State waiting for federal green light before proceeding with project

  • Metro News
  • Thursday, 08 Nov 2018

THE state government is still waiting for consent from the federal Education Ministry to connect 113 schools with electricity using state funds.

Assistant Education and Technological Research Minister Dr Annuar Rapaee said the schools were among 357 in the state which still relied on generators for electricity.

“During the Teachers’ Day celebration this year the Chief Minister announced an allocation of RM50mil to connect 113 schools to the grid.

“The schools are not connected yet because we are still waiting for consent from the Education Ministry,” he told Layar assemblyman Gerald Rentap Jabu during question time in the Sarawak Legislative Assembly.

Dr Annuar said the state Education, Science and Technological Research Ministry wrote to the federal Education Minister on Aug 8 and received a reply on Oct 24 asking whether the RM50mil was a grant and whether there were any obligations to the federal ministry for the funds.

“This is not a grant to them, it is money committed by the state government.

“We replied a week later and now we’re waiting for them to give us consent to connect these 113 schools with electricity supply,” he said.

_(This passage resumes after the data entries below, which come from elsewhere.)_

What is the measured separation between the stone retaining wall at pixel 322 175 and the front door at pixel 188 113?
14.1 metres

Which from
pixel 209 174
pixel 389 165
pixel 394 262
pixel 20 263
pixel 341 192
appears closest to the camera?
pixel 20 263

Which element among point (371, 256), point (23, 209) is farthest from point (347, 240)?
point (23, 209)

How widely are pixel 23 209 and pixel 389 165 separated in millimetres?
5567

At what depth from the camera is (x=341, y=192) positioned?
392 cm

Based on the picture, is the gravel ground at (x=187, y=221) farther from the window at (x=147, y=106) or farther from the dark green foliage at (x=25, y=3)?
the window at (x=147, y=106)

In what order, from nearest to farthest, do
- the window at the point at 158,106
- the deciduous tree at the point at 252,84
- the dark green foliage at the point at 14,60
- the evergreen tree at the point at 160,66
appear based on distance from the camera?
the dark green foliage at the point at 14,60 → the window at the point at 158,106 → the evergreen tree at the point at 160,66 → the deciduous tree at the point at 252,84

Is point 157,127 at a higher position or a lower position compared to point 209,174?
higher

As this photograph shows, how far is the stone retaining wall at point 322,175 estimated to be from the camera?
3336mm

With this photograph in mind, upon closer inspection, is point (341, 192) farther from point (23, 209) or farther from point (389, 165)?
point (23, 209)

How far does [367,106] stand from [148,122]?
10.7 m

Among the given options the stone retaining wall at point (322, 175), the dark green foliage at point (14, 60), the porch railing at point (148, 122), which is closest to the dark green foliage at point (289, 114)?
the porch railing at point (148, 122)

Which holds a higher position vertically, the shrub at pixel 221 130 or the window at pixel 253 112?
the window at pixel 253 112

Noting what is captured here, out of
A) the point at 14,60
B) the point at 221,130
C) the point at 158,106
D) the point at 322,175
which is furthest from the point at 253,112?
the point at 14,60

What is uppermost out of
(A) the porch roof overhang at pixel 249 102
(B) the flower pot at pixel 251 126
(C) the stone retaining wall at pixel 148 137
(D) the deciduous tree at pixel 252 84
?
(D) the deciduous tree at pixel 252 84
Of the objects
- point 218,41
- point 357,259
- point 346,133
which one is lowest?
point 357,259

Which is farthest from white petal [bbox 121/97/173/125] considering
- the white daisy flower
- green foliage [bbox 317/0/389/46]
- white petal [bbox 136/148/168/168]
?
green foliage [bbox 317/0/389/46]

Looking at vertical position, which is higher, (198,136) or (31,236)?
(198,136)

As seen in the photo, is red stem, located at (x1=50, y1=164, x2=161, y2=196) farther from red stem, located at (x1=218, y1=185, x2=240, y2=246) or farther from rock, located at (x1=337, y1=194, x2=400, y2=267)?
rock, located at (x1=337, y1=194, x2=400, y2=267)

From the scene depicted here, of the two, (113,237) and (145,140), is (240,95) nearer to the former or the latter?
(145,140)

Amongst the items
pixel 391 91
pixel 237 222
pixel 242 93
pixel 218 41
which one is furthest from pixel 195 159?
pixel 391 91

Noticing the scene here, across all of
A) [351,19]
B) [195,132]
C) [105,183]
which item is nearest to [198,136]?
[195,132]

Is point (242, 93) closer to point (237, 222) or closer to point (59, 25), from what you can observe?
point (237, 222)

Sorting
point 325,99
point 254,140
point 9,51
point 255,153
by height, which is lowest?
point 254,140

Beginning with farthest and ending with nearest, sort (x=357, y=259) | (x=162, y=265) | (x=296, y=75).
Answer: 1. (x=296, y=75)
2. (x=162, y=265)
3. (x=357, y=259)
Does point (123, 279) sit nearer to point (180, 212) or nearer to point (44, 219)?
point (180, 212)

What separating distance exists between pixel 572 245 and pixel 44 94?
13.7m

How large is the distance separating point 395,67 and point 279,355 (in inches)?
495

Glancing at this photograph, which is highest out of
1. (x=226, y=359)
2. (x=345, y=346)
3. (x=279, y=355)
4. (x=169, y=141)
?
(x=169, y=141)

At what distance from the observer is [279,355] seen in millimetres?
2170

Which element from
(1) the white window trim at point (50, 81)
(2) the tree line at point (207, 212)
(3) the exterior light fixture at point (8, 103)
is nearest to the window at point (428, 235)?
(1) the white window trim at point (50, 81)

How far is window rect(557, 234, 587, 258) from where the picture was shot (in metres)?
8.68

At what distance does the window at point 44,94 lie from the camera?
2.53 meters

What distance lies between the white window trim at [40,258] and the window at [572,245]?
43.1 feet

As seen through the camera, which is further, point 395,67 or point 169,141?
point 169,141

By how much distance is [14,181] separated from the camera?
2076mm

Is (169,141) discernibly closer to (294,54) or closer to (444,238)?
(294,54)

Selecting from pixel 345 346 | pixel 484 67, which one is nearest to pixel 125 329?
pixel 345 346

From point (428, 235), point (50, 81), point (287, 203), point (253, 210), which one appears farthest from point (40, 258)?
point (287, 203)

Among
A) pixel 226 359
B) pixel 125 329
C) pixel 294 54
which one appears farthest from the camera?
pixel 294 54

Meanwhile, Assistant Tourism, Arts and Culture Minister Datuk Lee Kim Shin spoke about the proposed RM1.6mil Brooke heritage project at Mount Serembu, which had been identified for implementation in the third rolling plan of the 11th Malaysia Plan with federal funding.

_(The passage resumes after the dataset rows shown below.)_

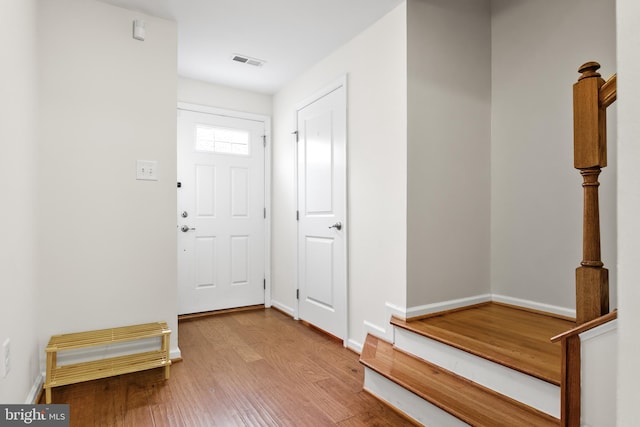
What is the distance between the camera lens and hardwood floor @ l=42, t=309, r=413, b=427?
5.85ft

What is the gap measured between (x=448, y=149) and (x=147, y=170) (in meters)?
2.04

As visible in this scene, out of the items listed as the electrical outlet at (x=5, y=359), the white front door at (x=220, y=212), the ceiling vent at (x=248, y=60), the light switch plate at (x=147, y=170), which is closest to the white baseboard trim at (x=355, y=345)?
the white front door at (x=220, y=212)

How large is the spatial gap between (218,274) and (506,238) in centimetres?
265

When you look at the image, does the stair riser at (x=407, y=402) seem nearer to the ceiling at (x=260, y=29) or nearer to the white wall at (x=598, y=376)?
the white wall at (x=598, y=376)

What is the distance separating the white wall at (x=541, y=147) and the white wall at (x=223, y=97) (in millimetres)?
2310

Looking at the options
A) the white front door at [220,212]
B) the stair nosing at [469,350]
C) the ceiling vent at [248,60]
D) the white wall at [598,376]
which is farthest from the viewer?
the white front door at [220,212]

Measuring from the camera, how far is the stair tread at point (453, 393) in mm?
1477

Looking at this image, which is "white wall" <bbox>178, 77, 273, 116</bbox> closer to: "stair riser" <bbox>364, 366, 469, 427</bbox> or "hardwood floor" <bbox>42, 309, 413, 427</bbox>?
"hardwood floor" <bbox>42, 309, 413, 427</bbox>

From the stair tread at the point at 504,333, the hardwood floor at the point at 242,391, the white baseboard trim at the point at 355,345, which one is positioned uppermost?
the stair tread at the point at 504,333

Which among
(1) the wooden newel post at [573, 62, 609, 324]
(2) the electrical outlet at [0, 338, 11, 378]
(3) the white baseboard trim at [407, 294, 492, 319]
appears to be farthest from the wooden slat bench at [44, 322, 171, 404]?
(1) the wooden newel post at [573, 62, 609, 324]

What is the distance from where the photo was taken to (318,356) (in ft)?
8.43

It had since been put on hold pending a revision of priorities by the new Pakatan Harapan Federal Government.

Lee said his ministry was currently pursuing the status of the project with the federal Tourism, Arts and Culture Ministry.

“We hope the federal ministry will not cancel the project as the estimated cost is only RM1.6mil.

“In the event that it is cancelled by the federal ministry, we will look into the possibility of the state government funding the project,” he told Serembu assemblyman Miro Simuh.

Lee said Mount Serembu was the site of the earliest settlement of the Serembu Bidayuh about 300 years ago.

James Brooke, Sarawak’s first White Rajah, was said to have been attracted by the Bidayuh longhouses on the mountain and built a cottage above the settlement between 1848 and 1850.

“I agree that this is a tourism product with great potential and should be pursued.

“The main components of the proposed project consists of a tourism information centre, souvenir shop, handicraft gallery, and lookout point.”

It will also involve the upgrading of a bamboo bridge, boardwalk and stairs, rest huts, signs and public toilets, said Lee.